Eccoci, manca poco a Natale, volevo scrivere un post leggero e farvi auguri altrettanto leggeri...
Poi, a pensarci bene, non ci sono riuscita.
E non ho potuto nemmeno regalarvi una ricetta alla fine di quanto ho scritto, perchè -scusatemi- non voglio togliere peso alle parole, non voglio che pensiate, Ok, ora veniamo alle cose buone...
A novembre sono successi molti fatti di cronaca -alcuni gravissimi- che mi hanno fatto molto riflettere.
Primi su tutti, gli attentati di Parigi.
Poi la morte di Moira Orfei.
Per ultimo ho visto circolare la foto di un ragazzino-torero di 8-10 anni in un'arena che da le spalle ad un toro ferito.
Penso che tutto parta dall'educazione e dalla cultura.
Non tollero molto i discorsi razzisti che ho sentito ovunque, non tollero l'incoerenza e l'ignoranza. Sopporto male anche i pecoroni, le frasi fatte, i luoghi comuni, le parole ripetute a pappagallo ma pensate (poco) da altri, la tv e i suoi talk-show.
So poco, molto poco, di politica, tanto meno di politica internazionale.
Invece là fuori tutti grandi esperti, tutti che sottoscrivono frasi della Fallaci, tutti a sentenziare.
Ora, piango per i morti, tutti.
Quelli di Parigi e quelli di Beirut, per i morti in Siria e in Russia, e anche per quelli che sono morti in Africa prima di questi e tuttora muoiono; piango, perché tutti avevano genitori, figli, fratelli, amici; tutti i morti avevano una vita, qualcuno di sicuro aveva dei sogni e dei progetti che non potranno più realizzare; piango perché i morti sono tutti uguali, perché togliere la vita è un atto atroce, un peccato mortale, un gesto senza ritorno, ineluttabile.
E poi piango perché qualcuno ha chiesto la morte di chi ha portato morte, credendo così di insegnare qualcosa, di ottenere una rivincita, di dare una lezione.
E questa richiesta di vendetta è indiscriminata, non fa distinzioni, è cieca.
Che avessero il coraggio, queste persone, di alzare la loro mano armata di fronte ad un altro uomo o un bambino e prendersi la responsabilità di un atto senza ritorno, colpevole senza attenuanti, come l'uccidere un altro essere vivente.

# Consegna 1:
Nel testo, di che cosa chi scrive dichiara di sapere molto poco?
# Consegna 2:
Cita dal testo il passo che comincia con "E questa richiesta" e prosegue fino a "altro essere vivente.".
# Consegna 3:
Come si può riscrivere in forma di elenco il paragrafo del testo che inizia con "Quelli di Parigi e quelli di Beirut", conservandone i fatti principali?

# Estratto dati:
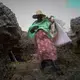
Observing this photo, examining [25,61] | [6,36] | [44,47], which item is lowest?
[25,61]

# Risposta corretta 1:
Di politica, e ancora meno di politica internazionale.

# Risposta corretta 2:
E questa richiesta di vendetta è indiscriminata, non fa distinzioni, è cieca.
Che avessero il coraggio, queste persone, di alzare la loro mano armata di fronte ad un altro uomo o un bambino e prendersi la responsabilità di un atto senza ritorno, colpevole senza attenuanti, come l'uccidere un altro essere vivente.

# Risposta corretta 3:
- Chi scrive piange per i morti di Parigi, di Beirut, della Siria e della Russia, e per quelli dell'Africa, morti prima di questi e che muoiono tuttora.
- Tutti avevano genitori, figli, fratelli, amici e una vita.
- Qualcuno aveva sogni e progetti che non potrà più realizzare.
- I morti sono tutti uguali.
- Togliere la vita è un atto atroce, un peccato mortale, un gesto senza ritorno, ineluttabile.